Asked if the U.S. should put forward a detailed proposal, abu Zayyad said the Palestinians no longer trust Washington, because of its veto of a recent UN Security Council resolution on settlements that was consistent with U.S. policy.
Let’s not get our hopes up: Meshal’s version of the two-state solution is far from what Israel would want, both on land swaps and refugee returns, and even in abu Zayyad’s milder version there was no indication that Hamas would give up violence or opposition in principle to the Jewish state. But something does seem to be shifting within Hamas. Let’s hope Israel can also find ways to shift in the direction of a two state solution.

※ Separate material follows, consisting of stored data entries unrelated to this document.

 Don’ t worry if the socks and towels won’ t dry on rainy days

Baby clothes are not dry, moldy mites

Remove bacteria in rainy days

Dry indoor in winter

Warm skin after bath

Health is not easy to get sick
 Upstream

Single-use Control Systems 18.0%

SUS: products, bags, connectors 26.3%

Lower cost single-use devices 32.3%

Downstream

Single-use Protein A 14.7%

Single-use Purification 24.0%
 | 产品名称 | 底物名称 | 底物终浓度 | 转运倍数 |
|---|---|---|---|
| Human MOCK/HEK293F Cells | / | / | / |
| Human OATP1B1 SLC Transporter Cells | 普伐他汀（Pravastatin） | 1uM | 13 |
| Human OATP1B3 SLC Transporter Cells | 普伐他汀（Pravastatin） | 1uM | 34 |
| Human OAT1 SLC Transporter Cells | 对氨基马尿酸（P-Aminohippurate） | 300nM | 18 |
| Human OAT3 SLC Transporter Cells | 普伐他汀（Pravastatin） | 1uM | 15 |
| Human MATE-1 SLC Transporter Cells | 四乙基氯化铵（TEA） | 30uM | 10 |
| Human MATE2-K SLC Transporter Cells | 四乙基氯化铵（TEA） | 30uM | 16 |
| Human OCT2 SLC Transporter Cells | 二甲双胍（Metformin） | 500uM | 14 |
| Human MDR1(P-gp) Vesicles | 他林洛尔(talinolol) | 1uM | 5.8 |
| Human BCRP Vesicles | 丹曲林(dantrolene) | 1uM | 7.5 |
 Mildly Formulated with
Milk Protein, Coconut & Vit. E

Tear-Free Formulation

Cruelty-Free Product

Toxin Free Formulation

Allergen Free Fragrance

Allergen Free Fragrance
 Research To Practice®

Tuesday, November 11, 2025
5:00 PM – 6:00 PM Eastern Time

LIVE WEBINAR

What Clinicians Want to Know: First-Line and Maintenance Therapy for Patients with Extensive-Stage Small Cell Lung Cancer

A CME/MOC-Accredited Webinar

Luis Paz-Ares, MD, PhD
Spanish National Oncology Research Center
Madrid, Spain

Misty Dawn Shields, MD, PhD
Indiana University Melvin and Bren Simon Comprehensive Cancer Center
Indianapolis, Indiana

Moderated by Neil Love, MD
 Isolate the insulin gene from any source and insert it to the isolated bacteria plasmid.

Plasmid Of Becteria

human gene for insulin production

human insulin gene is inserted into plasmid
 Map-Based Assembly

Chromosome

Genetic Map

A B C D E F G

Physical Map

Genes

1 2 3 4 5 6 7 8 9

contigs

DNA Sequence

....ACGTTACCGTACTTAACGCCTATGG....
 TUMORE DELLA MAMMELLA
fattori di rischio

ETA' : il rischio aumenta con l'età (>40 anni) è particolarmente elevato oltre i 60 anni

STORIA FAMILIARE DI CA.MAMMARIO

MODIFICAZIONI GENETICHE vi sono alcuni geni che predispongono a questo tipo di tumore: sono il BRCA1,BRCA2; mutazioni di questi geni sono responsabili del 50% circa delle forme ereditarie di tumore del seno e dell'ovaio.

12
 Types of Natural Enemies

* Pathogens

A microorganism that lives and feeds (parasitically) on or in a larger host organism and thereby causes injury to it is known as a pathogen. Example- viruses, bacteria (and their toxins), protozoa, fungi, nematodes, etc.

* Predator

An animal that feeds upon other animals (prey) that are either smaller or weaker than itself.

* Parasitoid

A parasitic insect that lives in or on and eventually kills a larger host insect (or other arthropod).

PS: While I was at abu Zayyad’s talk, he did not address the statement of Gaza (Hamas) Prime Minister Ismail Haniyeh, who said the operation to kill Osama bin Laden was “the continuation of the American oppression and shedding of blood of Muslims and Arabs.” He did claim that Hamas is anxious to distinguish itself from the extreme religious “salafis,” which Haniyeh’s statement definitely did not do. I understand that after I left abu Zayyad expressed his own amazement at Haniyeh’s statement.
PS: Apologies for an earlier version of this post, which misspelled abu Zayyad’s name.